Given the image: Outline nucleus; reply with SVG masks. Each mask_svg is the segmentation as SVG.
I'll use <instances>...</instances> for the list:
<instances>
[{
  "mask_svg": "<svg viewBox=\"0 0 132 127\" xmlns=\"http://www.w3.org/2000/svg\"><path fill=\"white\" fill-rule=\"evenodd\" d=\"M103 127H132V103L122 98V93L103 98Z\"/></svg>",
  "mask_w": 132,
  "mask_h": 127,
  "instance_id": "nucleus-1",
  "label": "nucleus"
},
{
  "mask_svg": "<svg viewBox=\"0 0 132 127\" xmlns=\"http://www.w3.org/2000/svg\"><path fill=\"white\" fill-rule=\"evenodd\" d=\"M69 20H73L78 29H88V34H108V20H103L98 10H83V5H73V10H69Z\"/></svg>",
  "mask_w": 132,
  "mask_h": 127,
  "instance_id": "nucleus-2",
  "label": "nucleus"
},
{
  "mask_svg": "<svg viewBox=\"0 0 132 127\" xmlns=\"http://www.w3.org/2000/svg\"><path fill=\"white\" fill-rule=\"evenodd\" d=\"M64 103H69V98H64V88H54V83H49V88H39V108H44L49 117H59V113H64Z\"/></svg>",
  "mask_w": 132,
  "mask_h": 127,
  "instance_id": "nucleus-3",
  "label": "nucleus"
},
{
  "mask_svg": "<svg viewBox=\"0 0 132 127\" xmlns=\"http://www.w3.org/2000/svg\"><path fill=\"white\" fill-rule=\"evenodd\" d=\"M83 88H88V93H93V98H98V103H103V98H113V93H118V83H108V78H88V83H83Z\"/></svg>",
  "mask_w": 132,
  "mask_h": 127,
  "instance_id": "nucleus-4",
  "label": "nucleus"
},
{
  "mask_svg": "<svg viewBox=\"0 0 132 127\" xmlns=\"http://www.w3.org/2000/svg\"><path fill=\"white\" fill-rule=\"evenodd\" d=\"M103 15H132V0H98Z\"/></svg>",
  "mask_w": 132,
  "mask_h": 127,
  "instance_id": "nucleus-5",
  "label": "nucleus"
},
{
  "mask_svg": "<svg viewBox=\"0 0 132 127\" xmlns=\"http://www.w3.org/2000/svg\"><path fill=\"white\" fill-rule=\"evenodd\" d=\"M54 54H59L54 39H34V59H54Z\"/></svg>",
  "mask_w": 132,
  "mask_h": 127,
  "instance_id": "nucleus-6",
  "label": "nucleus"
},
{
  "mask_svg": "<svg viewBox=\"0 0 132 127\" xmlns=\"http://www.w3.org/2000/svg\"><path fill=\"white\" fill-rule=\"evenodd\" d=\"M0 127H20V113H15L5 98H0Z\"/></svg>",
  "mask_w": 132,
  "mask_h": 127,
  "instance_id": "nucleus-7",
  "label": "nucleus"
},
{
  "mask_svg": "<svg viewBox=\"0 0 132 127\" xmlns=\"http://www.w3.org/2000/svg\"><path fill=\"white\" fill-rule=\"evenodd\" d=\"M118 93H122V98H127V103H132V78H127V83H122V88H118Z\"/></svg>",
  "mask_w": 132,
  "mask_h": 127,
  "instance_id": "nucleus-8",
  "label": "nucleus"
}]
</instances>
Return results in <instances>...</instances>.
———
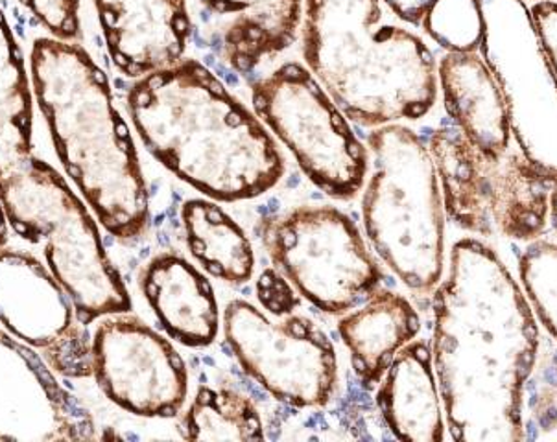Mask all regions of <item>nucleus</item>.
———
■ **DO THIS**:
Collect every line of the material above that contains the string "instances".

■ **WORKED SOLUTION**:
I'll use <instances>...</instances> for the list:
<instances>
</instances>
Return results in <instances>...</instances>.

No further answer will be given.